● Excerpt
Reformed Reflections

The Lure of Mysticism

Everyone Wants to Experience God - Only Christians Can

Since the beginning of the "unsettled times" in the 1960s, seeking-oriented spirituality has shown a growing interest in Eastern religions, mysticism in particular, especially among young people searching for answers, for a way out of the confusion and alienation they see all around them. Eastern mysticism has even been called a "youth religion." Some say the Beatles began this new religious trend, both in their music and in their personal lives. In 1964, one of their press agents said, "they are so anti-Christ they shock me, which isn't an easy thing." Four years later, the Beatles were in India seeking spiritual peace through an ancient but a modernized version of Hinduism taught by the "giggling guru" Maharashi Mahesh Yogi.

Zen Buddhism

Another mystic religion, Zen Buddhism, also began to attract many followers. Zen became the answer for those who search for a religious experience in a secular age. In the words of a Japanese Zen Buddhist:

Zen has no God to worship, no ceremonial rites to observe, no future abode to which the dead are destined, and, last of all, Zen has no soul whose welfare is to be looked after by somebody else and whose immortality is a matter of intense concern.

The heart of Zen is the teaching of the direct experience of enlightenment (Satori), i.e., the unfolding of the inner mind. Zen is anti-intellectual and existential, appealing to religious seekers turned off by what they perceive as rationalized, dogma-ridden, traditional Christianity.

The leading popularizer of Eastern religions in the West was Alan Watts, one-time Anglican counselor, who taught for many years at the San Francisco's School of Asian Studies and wrote seven books on Zen before he was thirty-five years old. Some even called him the "Norman Vincent Peale of Buddhism."

● Instruction
In the text on the lure of mysticism, what nickname did some give Alan Watts?

● Data lines
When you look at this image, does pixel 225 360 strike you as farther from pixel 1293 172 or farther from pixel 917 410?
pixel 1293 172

* * *

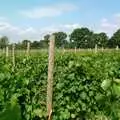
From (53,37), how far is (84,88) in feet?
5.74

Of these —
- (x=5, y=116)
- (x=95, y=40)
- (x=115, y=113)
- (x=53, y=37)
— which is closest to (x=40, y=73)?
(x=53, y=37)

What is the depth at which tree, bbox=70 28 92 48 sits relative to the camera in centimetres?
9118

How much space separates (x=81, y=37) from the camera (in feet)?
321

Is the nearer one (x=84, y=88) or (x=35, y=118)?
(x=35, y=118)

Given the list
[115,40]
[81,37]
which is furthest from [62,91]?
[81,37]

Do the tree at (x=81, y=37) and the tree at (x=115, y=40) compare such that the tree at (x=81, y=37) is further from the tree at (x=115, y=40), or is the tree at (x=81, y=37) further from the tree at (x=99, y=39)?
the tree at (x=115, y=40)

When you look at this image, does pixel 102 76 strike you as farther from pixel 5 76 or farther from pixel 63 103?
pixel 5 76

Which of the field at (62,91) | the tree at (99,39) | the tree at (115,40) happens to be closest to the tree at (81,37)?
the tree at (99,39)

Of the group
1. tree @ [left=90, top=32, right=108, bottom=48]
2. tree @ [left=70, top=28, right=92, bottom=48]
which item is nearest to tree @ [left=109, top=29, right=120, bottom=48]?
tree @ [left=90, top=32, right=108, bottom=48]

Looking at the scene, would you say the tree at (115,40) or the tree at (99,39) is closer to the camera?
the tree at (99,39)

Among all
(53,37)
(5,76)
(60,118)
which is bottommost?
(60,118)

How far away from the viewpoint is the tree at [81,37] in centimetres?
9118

● Task response
The "Norman Vincent Peale of Buddhism."